**PASSAGE PROVIDED:**
Orion On Doing, Being & Difference
Speaker: ‘After spending time with my sister, I feel she was able to move past some of the pain she has held onto so long about our family and our differences of experience, but I still feel I don’t really understand her and how we are so different.’
Together, you may have shed light on these past pains and with you she was able to explore seeing things in another way, but her journey will continue to be different than yours. One of the benefits of maturing is that as time goes on, many find more available a capacity to let go of edifices and break patterns; to step into another era of one’s life. You can let go of pain, do what you didn’t do before o allow yourself to give up feeling you must do something. You can let yourself be open to the next, the new, not being as you have been. For many people this is very exciting and freeing. For others is may feel like a burdensome challenge to be other than they have been. Many people live their lives from the construct of life - the weaving of identity.
At times we must accept change in what we did or do, prefer and no longer desire. But on a deeper level, many do not trust being. Their whole identity is woven with doing and having that doing affirmed and mirrored and acknowledged as right, correct and in accord.

**MATERIAL SHOWN:**

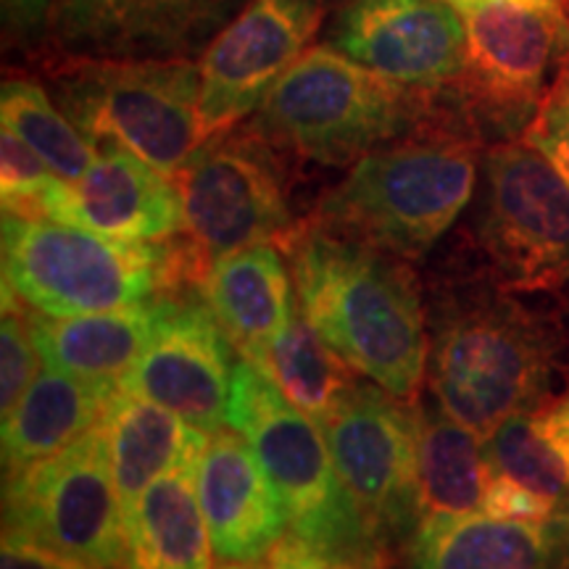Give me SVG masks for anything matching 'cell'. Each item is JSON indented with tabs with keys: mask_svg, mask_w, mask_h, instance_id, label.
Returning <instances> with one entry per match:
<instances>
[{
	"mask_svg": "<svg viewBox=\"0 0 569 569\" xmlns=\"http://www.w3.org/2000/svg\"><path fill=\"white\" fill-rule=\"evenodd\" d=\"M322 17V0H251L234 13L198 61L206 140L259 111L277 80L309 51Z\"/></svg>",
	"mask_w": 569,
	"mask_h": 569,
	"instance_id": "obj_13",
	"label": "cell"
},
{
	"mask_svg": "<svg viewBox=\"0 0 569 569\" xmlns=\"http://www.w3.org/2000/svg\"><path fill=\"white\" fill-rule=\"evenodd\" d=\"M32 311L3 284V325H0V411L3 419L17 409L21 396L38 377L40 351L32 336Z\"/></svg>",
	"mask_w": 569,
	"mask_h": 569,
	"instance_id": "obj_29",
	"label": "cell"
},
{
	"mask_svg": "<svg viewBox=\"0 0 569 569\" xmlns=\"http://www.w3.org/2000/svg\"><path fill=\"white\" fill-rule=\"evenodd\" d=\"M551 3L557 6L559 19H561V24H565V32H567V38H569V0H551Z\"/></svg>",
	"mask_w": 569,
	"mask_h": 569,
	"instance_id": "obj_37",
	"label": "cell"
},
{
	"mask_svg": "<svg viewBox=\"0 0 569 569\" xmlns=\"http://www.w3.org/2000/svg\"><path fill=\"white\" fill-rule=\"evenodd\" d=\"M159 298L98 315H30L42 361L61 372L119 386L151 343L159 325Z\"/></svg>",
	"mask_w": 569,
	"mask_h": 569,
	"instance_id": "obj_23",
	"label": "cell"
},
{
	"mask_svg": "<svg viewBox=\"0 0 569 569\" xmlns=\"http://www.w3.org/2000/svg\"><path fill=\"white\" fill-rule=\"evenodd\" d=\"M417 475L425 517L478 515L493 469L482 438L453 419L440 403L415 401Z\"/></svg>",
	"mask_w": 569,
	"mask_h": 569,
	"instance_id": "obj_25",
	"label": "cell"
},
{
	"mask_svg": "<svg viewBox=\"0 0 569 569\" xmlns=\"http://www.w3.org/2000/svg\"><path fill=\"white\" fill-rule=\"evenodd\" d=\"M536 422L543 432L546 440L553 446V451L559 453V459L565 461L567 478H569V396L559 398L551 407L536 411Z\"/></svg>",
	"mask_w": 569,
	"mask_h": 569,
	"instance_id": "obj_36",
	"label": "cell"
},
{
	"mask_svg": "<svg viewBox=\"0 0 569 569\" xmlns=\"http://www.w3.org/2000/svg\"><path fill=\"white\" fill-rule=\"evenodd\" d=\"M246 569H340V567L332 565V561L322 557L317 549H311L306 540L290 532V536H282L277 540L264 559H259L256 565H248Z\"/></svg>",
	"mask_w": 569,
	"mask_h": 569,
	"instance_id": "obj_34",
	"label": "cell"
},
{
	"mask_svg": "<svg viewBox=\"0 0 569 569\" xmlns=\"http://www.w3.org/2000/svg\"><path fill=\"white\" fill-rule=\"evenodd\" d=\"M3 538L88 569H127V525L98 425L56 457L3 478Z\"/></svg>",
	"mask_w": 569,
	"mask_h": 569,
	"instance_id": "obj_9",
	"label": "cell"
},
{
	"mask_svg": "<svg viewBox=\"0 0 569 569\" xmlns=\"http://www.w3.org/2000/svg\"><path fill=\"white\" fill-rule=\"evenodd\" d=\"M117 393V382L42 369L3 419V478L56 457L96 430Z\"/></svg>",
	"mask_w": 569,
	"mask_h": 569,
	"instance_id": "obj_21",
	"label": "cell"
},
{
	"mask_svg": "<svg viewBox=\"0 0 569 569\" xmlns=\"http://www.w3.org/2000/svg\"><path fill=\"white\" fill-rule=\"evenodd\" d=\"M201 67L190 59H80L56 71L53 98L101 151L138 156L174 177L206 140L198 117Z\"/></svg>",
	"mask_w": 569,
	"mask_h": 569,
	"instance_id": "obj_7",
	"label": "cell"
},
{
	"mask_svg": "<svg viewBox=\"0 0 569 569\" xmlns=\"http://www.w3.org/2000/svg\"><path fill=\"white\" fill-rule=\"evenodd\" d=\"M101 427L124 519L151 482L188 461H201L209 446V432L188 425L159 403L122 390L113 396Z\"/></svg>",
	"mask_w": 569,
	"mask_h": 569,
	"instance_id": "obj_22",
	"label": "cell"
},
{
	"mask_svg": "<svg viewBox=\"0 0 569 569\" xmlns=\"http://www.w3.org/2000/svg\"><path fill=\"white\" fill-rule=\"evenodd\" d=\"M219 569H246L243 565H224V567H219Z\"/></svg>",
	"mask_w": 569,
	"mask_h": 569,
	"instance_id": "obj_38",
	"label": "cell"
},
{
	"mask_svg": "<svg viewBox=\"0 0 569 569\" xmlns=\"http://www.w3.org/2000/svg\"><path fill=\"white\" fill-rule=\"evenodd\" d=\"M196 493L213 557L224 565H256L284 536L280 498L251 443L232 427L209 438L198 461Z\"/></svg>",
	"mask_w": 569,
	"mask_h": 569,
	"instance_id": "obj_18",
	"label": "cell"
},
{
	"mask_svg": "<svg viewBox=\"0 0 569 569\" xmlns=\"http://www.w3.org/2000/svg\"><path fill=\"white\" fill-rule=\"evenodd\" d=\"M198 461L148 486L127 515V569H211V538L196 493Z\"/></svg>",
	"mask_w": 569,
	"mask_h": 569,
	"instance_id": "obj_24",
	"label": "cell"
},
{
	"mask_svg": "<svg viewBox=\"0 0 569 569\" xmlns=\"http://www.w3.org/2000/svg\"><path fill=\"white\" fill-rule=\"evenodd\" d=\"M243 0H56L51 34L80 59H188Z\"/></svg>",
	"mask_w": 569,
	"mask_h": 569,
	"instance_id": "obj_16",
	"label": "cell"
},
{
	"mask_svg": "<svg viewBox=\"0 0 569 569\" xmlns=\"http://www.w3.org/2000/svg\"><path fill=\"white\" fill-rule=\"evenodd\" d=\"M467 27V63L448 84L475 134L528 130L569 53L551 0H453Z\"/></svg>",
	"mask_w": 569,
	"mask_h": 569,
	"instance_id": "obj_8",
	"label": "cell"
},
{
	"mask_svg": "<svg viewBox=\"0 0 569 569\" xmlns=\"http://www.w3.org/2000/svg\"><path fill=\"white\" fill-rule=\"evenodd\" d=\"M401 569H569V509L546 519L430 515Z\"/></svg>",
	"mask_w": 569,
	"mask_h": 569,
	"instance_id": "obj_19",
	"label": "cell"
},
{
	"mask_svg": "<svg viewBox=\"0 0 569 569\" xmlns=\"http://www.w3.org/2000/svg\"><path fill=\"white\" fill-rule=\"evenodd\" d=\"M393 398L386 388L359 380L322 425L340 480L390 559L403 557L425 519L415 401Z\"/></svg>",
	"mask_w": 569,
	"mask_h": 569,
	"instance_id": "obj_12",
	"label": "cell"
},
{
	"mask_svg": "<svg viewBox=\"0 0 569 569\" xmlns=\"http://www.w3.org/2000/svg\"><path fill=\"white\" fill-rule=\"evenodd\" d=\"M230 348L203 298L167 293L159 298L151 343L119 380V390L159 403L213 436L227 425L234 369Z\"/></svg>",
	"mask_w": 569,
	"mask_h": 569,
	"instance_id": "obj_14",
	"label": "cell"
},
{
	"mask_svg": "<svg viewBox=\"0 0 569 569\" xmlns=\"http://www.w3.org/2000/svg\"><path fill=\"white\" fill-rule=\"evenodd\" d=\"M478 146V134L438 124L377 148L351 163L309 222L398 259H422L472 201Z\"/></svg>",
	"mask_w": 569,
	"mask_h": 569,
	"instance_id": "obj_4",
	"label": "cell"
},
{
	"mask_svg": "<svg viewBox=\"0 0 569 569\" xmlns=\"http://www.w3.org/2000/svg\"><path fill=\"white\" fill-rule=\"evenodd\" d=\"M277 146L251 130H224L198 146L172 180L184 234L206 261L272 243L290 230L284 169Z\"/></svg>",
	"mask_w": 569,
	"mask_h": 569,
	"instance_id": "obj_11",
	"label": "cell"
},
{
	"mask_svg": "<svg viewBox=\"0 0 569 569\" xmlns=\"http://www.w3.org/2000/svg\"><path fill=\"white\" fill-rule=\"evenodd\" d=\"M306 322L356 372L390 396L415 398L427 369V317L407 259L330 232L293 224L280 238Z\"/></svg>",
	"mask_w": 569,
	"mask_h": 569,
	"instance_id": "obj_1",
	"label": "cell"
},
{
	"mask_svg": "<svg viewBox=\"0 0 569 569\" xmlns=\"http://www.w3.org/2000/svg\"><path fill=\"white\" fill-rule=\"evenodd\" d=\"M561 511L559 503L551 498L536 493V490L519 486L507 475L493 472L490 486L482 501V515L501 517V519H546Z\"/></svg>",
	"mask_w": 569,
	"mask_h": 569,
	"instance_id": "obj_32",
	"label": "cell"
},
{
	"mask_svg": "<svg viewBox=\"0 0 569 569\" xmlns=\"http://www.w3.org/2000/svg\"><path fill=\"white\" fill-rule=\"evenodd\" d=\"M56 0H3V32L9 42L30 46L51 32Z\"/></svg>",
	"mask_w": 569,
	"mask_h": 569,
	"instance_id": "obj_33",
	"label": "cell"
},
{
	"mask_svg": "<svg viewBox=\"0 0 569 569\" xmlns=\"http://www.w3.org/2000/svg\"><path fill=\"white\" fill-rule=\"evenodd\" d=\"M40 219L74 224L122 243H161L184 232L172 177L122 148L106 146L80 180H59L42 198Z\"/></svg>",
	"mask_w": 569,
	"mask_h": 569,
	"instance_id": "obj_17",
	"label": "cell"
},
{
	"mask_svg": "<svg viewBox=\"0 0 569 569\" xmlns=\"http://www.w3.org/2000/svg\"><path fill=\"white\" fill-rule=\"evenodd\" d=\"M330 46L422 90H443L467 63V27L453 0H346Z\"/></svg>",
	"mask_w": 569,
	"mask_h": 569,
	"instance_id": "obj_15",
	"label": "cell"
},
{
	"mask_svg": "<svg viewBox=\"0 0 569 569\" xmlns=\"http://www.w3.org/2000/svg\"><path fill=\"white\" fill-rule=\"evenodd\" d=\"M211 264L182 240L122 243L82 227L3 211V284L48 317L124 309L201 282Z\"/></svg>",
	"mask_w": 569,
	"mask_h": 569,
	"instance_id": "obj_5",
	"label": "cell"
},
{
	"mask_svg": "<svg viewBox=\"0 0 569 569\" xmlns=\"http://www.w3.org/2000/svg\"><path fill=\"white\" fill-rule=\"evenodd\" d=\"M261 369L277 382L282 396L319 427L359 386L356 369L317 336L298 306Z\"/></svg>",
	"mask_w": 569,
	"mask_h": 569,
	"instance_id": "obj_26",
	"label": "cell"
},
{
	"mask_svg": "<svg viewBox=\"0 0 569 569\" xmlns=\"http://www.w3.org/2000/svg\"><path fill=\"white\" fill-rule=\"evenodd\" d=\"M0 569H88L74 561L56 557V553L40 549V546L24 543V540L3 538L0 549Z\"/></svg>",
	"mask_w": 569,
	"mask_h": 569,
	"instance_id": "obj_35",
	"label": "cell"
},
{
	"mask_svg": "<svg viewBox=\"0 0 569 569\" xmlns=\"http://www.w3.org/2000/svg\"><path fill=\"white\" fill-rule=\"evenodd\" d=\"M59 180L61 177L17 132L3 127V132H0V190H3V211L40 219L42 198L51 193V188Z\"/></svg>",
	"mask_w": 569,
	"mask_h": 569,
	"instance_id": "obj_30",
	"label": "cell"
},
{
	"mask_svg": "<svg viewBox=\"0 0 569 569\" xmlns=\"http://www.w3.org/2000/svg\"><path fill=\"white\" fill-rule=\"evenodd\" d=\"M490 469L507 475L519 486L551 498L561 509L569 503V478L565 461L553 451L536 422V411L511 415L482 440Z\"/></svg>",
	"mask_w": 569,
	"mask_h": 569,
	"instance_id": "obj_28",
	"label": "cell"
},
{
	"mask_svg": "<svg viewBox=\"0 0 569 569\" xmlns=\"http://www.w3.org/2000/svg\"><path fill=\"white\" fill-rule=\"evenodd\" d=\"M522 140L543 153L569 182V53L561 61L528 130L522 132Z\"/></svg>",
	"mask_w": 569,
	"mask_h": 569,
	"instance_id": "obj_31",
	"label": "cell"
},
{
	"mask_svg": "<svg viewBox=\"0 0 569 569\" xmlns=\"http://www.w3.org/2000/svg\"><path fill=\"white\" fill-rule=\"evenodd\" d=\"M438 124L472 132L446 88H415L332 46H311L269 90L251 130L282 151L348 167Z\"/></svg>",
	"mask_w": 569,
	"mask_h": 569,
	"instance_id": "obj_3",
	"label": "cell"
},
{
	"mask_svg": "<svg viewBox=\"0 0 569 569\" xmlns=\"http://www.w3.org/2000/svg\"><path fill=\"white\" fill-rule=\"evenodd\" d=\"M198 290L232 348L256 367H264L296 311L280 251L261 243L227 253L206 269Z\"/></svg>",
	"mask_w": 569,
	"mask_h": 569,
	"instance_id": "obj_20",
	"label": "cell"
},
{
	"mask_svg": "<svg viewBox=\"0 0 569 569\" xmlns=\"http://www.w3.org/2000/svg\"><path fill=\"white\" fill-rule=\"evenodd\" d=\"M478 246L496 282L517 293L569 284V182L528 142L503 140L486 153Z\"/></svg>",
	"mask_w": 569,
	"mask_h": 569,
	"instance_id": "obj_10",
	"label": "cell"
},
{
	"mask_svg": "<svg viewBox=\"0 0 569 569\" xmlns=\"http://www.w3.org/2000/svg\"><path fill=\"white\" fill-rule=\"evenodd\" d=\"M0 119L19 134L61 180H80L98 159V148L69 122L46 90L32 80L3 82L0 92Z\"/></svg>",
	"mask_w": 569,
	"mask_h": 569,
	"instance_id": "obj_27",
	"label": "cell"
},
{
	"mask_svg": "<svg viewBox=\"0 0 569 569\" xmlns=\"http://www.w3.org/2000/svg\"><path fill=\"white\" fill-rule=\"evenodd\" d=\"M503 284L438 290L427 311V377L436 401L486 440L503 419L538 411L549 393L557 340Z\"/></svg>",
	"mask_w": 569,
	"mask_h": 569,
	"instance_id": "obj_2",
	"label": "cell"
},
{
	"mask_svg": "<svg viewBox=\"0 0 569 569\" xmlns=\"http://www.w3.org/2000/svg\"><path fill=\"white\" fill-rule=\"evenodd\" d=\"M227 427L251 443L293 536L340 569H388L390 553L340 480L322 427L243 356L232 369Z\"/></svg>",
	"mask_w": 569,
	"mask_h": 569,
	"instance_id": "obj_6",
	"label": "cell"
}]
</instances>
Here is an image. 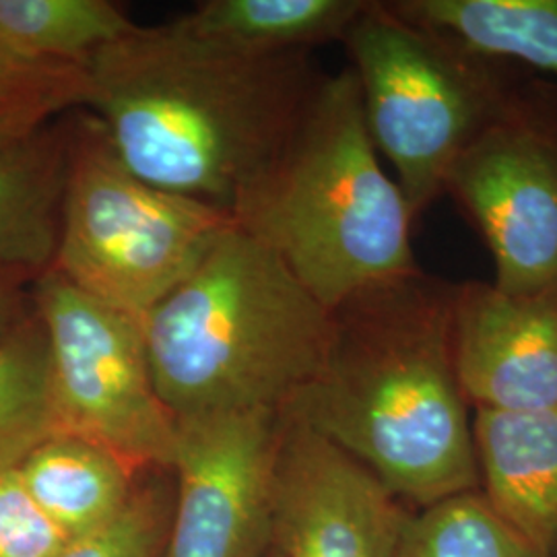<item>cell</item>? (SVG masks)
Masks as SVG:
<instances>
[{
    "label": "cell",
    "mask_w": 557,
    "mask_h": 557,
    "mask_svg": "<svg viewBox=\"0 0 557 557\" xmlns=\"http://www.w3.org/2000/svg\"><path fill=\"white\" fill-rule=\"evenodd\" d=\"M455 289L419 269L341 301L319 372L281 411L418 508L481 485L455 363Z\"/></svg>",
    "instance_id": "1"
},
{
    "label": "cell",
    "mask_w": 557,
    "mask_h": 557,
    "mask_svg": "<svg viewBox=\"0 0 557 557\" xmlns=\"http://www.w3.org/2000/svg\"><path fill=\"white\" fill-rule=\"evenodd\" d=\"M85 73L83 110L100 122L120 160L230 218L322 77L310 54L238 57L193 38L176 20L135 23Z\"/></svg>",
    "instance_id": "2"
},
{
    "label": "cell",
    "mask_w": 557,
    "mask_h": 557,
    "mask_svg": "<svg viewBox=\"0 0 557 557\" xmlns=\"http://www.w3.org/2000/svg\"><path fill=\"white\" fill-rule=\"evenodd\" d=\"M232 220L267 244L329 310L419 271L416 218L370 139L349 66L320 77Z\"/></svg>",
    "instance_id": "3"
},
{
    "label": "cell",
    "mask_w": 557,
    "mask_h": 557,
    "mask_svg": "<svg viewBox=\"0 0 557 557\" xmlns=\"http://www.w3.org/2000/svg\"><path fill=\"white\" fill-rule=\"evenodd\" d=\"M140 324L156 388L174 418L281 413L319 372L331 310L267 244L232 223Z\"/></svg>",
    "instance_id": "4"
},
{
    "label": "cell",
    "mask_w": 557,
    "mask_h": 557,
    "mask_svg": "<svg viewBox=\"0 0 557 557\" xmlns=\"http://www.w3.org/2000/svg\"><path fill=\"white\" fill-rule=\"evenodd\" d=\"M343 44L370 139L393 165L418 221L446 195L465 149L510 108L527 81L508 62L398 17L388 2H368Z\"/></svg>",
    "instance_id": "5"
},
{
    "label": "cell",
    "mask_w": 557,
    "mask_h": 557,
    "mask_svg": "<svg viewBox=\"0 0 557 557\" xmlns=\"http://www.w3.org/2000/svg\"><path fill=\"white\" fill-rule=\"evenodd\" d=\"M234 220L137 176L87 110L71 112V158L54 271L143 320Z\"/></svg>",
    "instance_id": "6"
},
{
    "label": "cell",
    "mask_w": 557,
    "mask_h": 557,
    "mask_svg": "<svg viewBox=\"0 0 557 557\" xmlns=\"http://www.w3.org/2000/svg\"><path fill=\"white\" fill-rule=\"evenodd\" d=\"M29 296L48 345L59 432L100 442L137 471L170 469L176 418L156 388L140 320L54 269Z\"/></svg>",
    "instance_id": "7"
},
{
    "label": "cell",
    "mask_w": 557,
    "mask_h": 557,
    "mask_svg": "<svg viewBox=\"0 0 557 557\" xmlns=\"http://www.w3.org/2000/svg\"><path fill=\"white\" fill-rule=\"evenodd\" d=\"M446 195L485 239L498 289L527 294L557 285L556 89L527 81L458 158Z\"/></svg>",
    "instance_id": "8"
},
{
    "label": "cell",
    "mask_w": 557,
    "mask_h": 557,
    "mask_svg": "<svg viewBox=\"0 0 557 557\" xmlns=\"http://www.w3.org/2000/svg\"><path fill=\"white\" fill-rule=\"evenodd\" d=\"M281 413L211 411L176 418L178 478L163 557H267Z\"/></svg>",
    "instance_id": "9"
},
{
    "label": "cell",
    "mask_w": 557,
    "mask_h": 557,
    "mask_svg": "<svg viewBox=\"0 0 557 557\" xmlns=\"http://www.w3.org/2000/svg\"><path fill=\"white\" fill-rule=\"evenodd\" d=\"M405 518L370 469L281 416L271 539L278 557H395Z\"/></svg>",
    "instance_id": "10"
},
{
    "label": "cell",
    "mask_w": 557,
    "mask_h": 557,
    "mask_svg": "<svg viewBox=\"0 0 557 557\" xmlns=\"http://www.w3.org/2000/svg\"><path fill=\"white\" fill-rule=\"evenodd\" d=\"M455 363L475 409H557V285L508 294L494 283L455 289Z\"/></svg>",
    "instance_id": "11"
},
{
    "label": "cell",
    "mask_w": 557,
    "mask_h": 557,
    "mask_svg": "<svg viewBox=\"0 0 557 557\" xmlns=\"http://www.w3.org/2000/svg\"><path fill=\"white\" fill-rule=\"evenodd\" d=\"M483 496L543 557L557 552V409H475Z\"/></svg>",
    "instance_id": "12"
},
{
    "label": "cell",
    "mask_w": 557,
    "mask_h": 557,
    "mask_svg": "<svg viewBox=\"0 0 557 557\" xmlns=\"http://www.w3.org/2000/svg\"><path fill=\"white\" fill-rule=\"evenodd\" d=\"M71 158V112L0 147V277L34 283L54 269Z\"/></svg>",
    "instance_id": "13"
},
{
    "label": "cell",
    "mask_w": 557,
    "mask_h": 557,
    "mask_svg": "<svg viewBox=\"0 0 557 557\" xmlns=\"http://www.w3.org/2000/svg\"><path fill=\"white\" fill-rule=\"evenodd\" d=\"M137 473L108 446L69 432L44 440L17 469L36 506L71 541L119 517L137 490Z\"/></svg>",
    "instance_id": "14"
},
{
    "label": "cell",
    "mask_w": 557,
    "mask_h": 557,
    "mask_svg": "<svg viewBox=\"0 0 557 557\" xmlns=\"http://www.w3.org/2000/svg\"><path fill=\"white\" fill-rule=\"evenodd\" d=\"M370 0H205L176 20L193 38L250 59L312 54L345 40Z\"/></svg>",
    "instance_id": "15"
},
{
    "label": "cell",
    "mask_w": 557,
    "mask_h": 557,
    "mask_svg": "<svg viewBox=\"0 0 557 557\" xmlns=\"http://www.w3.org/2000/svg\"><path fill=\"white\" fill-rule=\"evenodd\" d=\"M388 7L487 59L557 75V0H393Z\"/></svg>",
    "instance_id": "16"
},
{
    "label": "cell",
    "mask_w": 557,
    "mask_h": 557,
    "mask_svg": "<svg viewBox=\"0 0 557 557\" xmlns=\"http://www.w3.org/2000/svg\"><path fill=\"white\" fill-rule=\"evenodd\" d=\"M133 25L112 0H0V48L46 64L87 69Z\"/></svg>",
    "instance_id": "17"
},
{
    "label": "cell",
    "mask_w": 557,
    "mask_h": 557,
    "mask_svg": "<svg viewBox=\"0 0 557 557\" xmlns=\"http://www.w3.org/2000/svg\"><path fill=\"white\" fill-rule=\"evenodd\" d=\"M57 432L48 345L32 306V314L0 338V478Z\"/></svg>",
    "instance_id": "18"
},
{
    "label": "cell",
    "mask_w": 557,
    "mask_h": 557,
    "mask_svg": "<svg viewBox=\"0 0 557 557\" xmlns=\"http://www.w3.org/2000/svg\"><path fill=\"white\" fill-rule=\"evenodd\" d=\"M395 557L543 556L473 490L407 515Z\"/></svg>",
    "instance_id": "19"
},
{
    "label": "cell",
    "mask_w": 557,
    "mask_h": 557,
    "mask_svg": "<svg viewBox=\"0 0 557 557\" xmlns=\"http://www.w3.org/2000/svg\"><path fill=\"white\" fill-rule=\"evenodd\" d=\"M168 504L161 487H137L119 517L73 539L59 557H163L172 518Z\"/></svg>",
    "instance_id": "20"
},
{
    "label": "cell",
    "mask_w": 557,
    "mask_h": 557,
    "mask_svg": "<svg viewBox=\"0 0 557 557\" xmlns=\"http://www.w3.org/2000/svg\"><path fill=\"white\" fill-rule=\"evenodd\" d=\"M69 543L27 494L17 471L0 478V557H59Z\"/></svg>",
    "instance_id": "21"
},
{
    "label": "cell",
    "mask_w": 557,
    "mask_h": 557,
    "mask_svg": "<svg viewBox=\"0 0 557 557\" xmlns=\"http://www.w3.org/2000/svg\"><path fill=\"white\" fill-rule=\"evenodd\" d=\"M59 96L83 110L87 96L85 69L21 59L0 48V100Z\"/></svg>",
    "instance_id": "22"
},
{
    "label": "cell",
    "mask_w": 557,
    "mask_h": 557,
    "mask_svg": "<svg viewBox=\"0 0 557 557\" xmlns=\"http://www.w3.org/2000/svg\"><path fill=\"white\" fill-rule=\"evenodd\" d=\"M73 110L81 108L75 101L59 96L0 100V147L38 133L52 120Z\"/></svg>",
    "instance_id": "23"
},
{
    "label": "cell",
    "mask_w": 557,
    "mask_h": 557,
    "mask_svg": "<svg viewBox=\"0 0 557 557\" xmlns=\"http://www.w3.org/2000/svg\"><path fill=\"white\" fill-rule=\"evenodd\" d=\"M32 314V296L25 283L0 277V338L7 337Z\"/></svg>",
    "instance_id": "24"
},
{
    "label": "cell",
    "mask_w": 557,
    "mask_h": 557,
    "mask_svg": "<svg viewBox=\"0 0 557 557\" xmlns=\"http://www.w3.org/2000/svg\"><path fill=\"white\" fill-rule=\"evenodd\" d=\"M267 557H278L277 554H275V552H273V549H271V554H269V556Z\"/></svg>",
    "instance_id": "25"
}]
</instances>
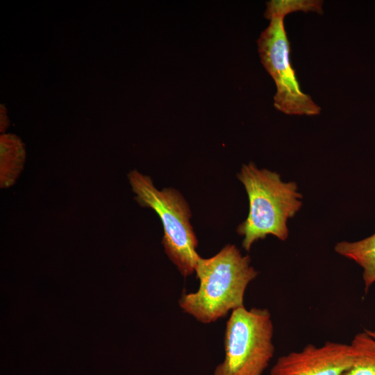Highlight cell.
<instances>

**PROBLEM TO WORK ON:** In the passage on doing, being and difference, what does it name as one of the benefits of maturing?

**EXERCISE RESULT:** As time goes on, many find they have more capacity to let go of edifices and break patterns, stepping into another era of their life.